The first problem is very easy : The liar can never say "I'm not a truth-teller or I'm not a spy", otherwise, he won't be a liar. The only sentence that he can say and lie is "I'm not a liar". Charlie said : I'm not a liar ==> He is a liar.

Very nice. I was expecting the clever second method for Q2 to use the formula for the sum of the infinite series: Sigma_(n=0)^(inf) (1/4)^n = 4/3. Congrats for coming up with a more intuitive quick approach that also avoided having to think about rounding.
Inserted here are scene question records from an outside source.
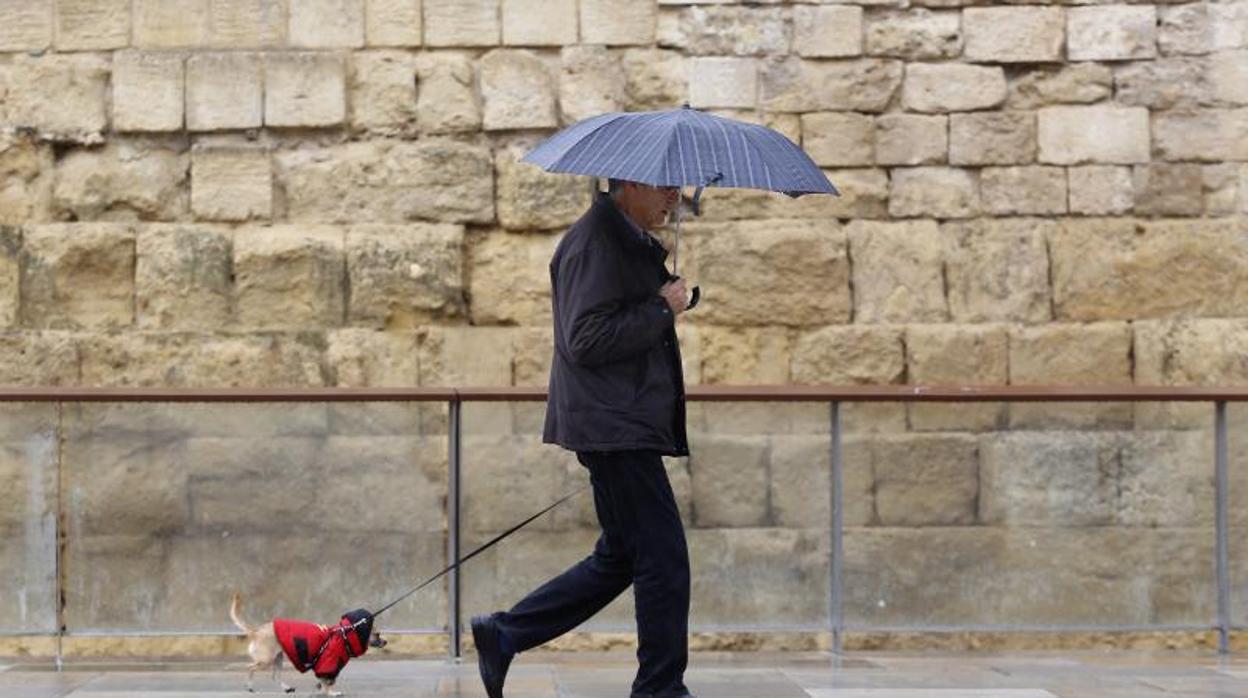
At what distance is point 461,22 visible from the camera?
9781 mm

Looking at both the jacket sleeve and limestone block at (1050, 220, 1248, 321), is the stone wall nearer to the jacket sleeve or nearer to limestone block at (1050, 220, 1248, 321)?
limestone block at (1050, 220, 1248, 321)

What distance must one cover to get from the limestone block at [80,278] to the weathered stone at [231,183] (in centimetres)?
41

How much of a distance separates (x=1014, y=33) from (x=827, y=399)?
2921 millimetres

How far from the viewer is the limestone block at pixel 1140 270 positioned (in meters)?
9.78

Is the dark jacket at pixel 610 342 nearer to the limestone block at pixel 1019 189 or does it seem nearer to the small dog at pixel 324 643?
the small dog at pixel 324 643

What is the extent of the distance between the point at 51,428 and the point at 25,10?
9.95 feet

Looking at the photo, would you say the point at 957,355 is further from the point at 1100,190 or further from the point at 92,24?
the point at 92,24

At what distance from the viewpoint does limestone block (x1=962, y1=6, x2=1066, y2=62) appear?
9.83 meters

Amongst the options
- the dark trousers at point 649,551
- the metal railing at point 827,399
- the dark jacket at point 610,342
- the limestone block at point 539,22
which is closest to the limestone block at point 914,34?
the limestone block at point 539,22

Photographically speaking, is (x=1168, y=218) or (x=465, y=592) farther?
(x=1168, y=218)

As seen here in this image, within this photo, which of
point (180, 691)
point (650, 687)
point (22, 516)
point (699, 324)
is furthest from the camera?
point (699, 324)

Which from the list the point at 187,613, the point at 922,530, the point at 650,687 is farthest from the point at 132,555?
the point at 922,530

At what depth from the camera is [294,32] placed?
Result: 9727 mm

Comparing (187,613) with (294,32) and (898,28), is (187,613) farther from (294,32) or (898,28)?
(898,28)
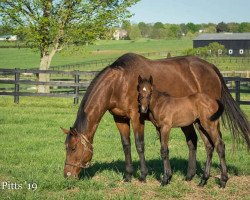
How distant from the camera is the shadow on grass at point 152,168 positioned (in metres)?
7.54

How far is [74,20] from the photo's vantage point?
82.0ft

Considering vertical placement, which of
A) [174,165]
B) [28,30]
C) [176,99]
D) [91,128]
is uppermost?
[28,30]

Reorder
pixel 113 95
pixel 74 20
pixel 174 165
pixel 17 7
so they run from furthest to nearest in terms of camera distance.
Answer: pixel 74 20, pixel 17 7, pixel 174 165, pixel 113 95

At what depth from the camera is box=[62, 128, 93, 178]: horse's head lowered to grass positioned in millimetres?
6438

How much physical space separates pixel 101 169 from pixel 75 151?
1550 millimetres

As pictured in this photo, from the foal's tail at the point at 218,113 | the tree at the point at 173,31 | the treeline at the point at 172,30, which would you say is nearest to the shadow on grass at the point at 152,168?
the foal's tail at the point at 218,113

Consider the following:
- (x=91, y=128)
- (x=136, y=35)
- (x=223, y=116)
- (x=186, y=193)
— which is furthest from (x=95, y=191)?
(x=136, y=35)

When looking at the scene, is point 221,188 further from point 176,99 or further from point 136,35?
point 136,35

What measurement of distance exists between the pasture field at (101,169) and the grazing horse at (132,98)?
1.11ft

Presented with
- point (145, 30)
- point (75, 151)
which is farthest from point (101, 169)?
point (145, 30)

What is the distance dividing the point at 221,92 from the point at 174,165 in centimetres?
180

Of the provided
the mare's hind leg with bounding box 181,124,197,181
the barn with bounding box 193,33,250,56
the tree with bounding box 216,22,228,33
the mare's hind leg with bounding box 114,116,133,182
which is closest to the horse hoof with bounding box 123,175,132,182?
the mare's hind leg with bounding box 114,116,133,182

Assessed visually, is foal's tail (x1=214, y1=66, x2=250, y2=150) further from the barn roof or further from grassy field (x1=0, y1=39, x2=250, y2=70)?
the barn roof

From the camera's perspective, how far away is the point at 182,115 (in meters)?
6.69
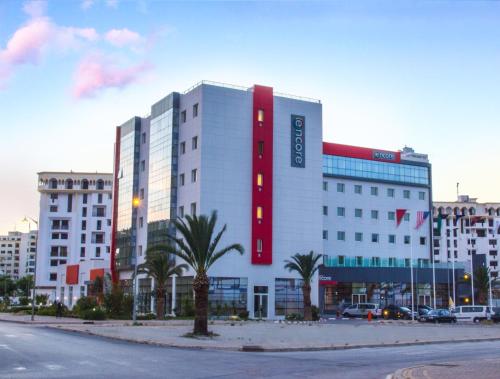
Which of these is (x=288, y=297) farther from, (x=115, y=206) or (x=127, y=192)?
(x=115, y=206)

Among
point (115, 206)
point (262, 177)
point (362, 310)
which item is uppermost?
point (262, 177)

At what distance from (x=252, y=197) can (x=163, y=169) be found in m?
12.0

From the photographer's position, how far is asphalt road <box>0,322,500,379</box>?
17828 mm

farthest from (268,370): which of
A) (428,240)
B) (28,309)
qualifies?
(428,240)

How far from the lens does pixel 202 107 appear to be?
71.0 metres

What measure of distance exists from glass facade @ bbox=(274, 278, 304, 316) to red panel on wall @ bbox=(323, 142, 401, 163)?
23.3 metres

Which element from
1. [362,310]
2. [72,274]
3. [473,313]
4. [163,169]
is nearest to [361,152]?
[362,310]

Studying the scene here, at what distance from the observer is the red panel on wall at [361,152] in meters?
90.9

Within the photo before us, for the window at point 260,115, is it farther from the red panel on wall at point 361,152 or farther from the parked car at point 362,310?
the parked car at point 362,310

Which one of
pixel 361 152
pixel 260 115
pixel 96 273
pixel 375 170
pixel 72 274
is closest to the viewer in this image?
pixel 260 115

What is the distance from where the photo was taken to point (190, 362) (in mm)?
21625

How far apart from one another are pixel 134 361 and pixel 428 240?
80011 millimetres

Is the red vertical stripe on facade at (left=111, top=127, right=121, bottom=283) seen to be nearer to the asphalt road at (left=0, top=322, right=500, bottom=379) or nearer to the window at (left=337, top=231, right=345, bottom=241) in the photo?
the window at (left=337, top=231, right=345, bottom=241)

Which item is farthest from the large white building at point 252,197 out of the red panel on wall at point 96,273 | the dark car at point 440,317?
the dark car at point 440,317
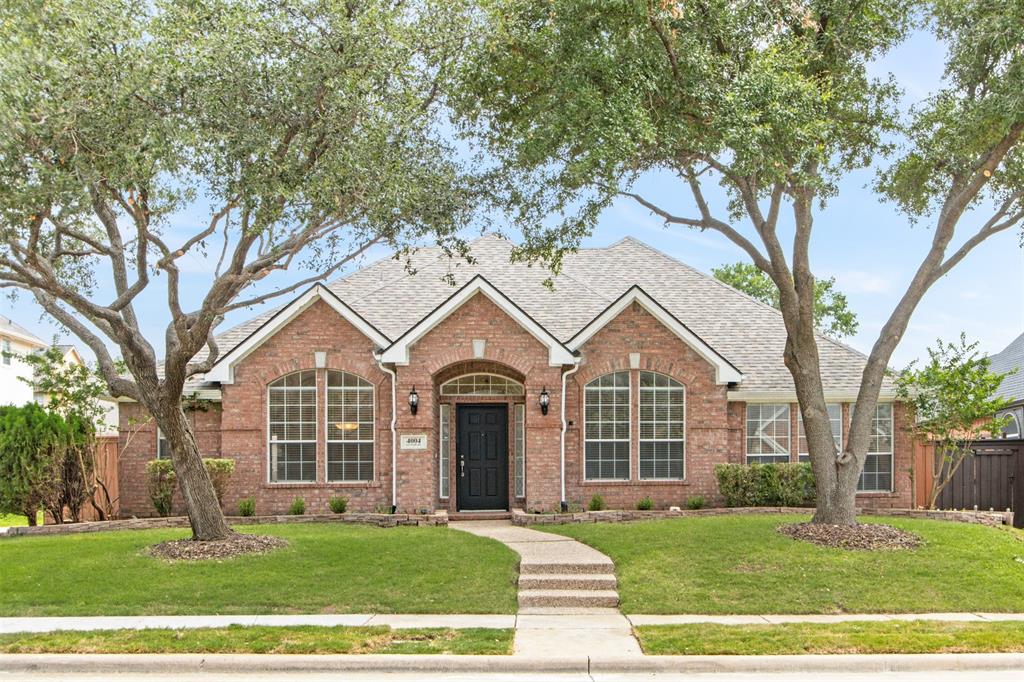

Pre-watch 1. Alice-Bob-Charlie; From the first sentence (the 3 of them - A, B, C - are one of each type - T, L, S), I read that as saying that they are all different; no 2 of them are the same type. So take Alice. She says she's not a T. If she were, that statement would be a lie, so her statement is true. Thus she can't be T or L, and must be S. For if she's T, then her claim not to be is a lie, so that's impossible. If she's L, then her claim is true, so that, too, is impossible. So she's S. Now take Bob. He says he's not S. That's true, since Alice is S, and no two of them are of the same type. He can't be L, because he just spoke truth. So he's T. That leaves only L for Charlie, who says he's not L, and that being a lie, is consistent with his being L. Ans: B) Liar 2. The chocolate bar problem: I did this by "slugging it out." 1. $1000 buys 1000 bars (B), including 1000 wrappers (W). 2. Those 1000W get you 1000/4 = 250 more bars, including 250W. 3. Those 250W get you 248/4 = 62B, including 62W; + 2W you didn't use. So at this point you have 64W. 4. Those 64W get you 16B, including 16W. 5. Those 16W get you 4B, including 4W. 6. Those 4W get you 1B, including 1W. So in the end of it all, you have obtained (1000 + 250 + 62 + 16 + 4 + 1)B = 1333B . . . and 1W, which you could use toward another free bar if you get more money, but which isn't getting you anything at this point. And looking at that answer, I'm sure there's a streamlined way to get it. You could do it as a (converging) geometric series if it weren't for those 2 "leftover" wrappers from step 3 . . . Fred

You can tell a lot about Presh Talwalkar just from the fact that the "first day" is "Day 0" and not "Day 1"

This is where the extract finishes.